— start of PROVIDED DATA —
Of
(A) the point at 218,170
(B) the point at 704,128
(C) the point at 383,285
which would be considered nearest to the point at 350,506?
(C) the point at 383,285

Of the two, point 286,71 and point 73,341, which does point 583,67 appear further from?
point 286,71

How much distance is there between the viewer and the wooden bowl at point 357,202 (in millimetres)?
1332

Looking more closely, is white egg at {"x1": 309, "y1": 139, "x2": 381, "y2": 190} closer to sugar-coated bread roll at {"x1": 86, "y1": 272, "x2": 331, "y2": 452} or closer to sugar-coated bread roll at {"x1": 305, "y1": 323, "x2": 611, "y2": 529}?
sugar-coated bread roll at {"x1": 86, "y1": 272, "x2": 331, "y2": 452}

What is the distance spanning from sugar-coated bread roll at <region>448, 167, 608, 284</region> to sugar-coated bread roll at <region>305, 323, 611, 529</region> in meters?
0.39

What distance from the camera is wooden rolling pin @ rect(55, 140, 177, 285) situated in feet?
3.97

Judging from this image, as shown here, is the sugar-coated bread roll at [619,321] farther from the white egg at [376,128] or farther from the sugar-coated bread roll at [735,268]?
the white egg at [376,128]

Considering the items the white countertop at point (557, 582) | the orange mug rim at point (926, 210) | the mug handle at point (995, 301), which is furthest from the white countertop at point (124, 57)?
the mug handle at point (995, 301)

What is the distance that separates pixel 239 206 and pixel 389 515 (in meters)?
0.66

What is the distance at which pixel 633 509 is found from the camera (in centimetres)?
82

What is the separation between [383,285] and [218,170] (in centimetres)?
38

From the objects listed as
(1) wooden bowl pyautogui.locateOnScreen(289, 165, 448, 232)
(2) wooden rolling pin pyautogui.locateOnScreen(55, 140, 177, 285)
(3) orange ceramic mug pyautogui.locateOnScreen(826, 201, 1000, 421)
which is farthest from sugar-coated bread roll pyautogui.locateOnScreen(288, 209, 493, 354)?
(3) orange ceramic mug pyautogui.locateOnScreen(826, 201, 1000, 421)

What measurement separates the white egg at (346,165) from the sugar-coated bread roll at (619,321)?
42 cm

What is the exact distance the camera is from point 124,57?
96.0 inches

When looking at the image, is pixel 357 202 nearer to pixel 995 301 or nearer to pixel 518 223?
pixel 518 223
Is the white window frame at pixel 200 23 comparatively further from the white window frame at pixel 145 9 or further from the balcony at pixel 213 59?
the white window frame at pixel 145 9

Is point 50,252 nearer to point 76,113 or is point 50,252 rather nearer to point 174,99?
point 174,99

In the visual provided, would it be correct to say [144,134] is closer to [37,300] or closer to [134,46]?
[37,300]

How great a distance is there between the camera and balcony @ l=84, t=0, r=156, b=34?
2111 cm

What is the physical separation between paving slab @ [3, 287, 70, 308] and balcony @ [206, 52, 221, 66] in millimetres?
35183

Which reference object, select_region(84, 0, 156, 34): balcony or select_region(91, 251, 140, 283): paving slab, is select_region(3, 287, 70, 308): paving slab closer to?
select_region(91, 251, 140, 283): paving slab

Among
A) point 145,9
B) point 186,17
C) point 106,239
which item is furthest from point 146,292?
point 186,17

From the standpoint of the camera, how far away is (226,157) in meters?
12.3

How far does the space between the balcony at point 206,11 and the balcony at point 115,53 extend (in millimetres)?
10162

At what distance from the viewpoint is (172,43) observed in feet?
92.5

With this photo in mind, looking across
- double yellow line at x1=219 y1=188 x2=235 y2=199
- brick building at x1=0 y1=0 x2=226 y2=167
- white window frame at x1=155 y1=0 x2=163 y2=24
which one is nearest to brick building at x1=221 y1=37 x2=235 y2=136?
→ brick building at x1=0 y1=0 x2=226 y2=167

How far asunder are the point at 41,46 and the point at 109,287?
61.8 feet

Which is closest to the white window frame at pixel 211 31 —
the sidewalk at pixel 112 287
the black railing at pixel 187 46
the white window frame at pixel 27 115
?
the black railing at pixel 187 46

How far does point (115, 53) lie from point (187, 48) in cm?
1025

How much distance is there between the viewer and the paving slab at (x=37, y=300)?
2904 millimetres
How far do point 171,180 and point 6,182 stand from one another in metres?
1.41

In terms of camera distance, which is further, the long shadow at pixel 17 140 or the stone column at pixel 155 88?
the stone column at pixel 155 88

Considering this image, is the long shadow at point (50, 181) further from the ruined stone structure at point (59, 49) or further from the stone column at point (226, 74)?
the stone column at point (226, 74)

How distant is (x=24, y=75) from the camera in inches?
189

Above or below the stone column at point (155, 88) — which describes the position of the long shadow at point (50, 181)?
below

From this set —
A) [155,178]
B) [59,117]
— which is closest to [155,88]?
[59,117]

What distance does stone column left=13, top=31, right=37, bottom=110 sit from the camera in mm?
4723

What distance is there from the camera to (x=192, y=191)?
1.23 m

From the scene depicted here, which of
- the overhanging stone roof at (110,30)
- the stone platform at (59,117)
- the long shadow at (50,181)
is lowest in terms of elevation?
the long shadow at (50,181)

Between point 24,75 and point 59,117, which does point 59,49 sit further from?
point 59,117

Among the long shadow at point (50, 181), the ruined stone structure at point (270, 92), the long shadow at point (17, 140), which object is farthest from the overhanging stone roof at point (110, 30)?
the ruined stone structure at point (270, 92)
— end of PROVIDED DATA —
• **EXERCISE DIRECTIONS**
Could you transcribe the records in full, exactly?

• **RESPONSE TO THIS EXERCISE**
Of
(A) the point at 218,170
(B) the point at 704,128
(C) the point at 383,285
which would be considered nearest to the point at 350,506?
(C) the point at 383,285

Of the two, point 286,71 and point 73,341, which does point 583,67 appear further from?
point 286,71

How much distance is there between the viewer and the wooden bowl at point 357,202 (in millimetres)?
1332

Looking more closely, is white egg at {"x1": 309, "y1": 139, "x2": 381, "y2": 190} closer to sugar-coated bread roll at {"x1": 86, "y1": 272, "x2": 331, "y2": 452} or closer to sugar-coated bread roll at {"x1": 305, "y1": 323, "x2": 611, "y2": 529}?
sugar-coated bread roll at {"x1": 86, "y1": 272, "x2": 331, "y2": 452}

What is the distance spanning from sugar-coated bread roll at <region>448, 167, 608, 284</region> to sugar-coated bread roll at <region>305, 323, 611, 529</region> in meters?
0.39

What distance from the camera is wooden rolling pin @ rect(55, 140, 177, 285) situated in feet?
3.97

Judging from this image, as shown here, is the sugar-coated bread roll at [619,321] farther from the white egg at [376,128] or farther from the sugar-coated bread roll at [735,268]?
the white egg at [376,128]

Considering the items the white countertop at point (557, 582) | the orange mug rim at point (926, 210) | the mug handle at point (995, 301), which is furthest from the white countertop at point (124, 57)?
the mug handle at point (995, 301)

What is the distance that separates pixel 239 206 and pixel 389 515 (in meters)?
0.66

What is the distance at which pixel 633 509 is found from the camera (in centimetres)?
82

What is the separation between [383,285] and [218,170] (in centimetres)?
38

From the objects listed as
(1) wooden bowl pyautogui.locateOnScreen(289, 165, 448, 232)
(2) wooden rolling pin pyautogui.locateOnScreen(55, 140, 177, 285)
(3) orange ceramic mug pyautogui.locateOnScreen(826, 201, 1000, 421)
which is farthest from sugar-coated bread roll pyautogui.locateOnScreen(288, 209, 493, 354)?
(3) orange ceramic mug pyautogui.locateOnScreen(826, 201, 1000, 421)

What measurement separates the white egg at (346,165) from the sugar-coated bread roll at (619,321)?
42 cm

What is the exact distance the camera is from point 124,57?
96.0 inches

When looking at the image, is pixel 357 202 nearer to pixel 995 301 or nearer to pixel 518 223?
pixel 518 223
Is the white window frame at pixel 200 23 comparatively further from the white window frame at pixel 145 9 or further from the balcony at pixel 213 59?
the white window frame at pixel 145 9

Is point 50,252 nearer to point 76,113 or is point 50,252 rather nearer to point 174,99?
point 174,99

In the visual provided, would it be correct to say [144,134] is closer to [37,300] or closer to [134,46]?
[37,300]

How great a distance is there between the camera and balcony @ l=84, t=0, r=156, b=34?
2111 cm

What is the physical separation between paving slab @ [3, 287, 70, 308] and balcony @ [206, 52, 221, 66] in millimetres?
35183

Which reference object, select_region(84, 0, 156, 34): balcony or select_region(91, 251, 140, 283): paving slab, is select_region(3, 287, 70, 308): paving slab closer to?
select_region(91, 251, 140, 283): paving slab

Among
A) point 145,9
B) point 186,17
C) point 106,239
which item is furthest from point 146,292?
point 186,17

From the standpoint of the camera, how far away is (226,157) in meters?
12.3

How far does the space between the balcony at point 206,11 and the balcony at point 115,53 extend (in millimetres)?
10162

At what distance from the viewpoint is (172,43) observed in feet?
92.5

With this photo in mind, looking across
- double yellow line at x1=219 y1=188 x2=235 y2=199
- brick building at x1=0 y1=0 x2=226 y2=167
- white window frame at x1=155 y1=0 x2=163 y2=24
which one is nearest to brick building at x1=221 y1=37 x2=235 y2=136?
→ brick building at x1=0 y1=0 x2=226 y2=167

How far asunder are the point at 41,46 and the point at 109,287?
61.8 feet

Which is closest to the white window frame at pixel 211 31 —
the sidewalk at pixel 112 287
the black railing at pixel 187 46
the white window frame at pixel 27 115
?
the black railing at pixel 187 46

How far does point (115, 53) lie from point (187, 48) in cm?
1025

How much distance is there between the viewer and the paving slab at (x=37, y=300)?
2904 millimetres
How far do point 171,180 and point 6,182 stand from one another in metres?
1.41

In terms of camera distance, which is further, the long shadow at pixel 17 140 or the stone column at pixel 155 88?
the stone column at pixel 155 88

Considering this image, is the long shadow at point (50, 181) further from the ruined stone structure at point (59, 49) or further from the stone column at point (226, 74)?
the stone column at point (226, 74)

How distant is (x=24, y=75) from the camera in inches?
189

Above or below the stone column at point (155, 88) — which describes the position of the long shadow at point (50, 181)?
below

From this set —
A) [155,178]
B) [59,117]
— which is closest to [155,88]?
[59,117]

What distance does stone column left=13, top=31, right=37, bottom=110 sit from the camera in mm?
4723

What distance is there from the camera to (x=192, y=191)?
1.23 m

From the scene depicted here, which of
- the overhanging stone roof at (110,30)
- the stone platform at (59,117)
- the long shadow at (50,181)
is lowest in terms of elevation?
the long shadow at (50,181)

Between point 24,75 and point 59,117, which does point 59,49 sit further from?
point 59,117

Among the long shadow at point (50, 181), the ruined stone structure at point (270, 92), the long shadow at point (17, 140), which object is farthest from the overhanging stone roof at point (110, 30)?
the ruined stone structure at point (270, 92)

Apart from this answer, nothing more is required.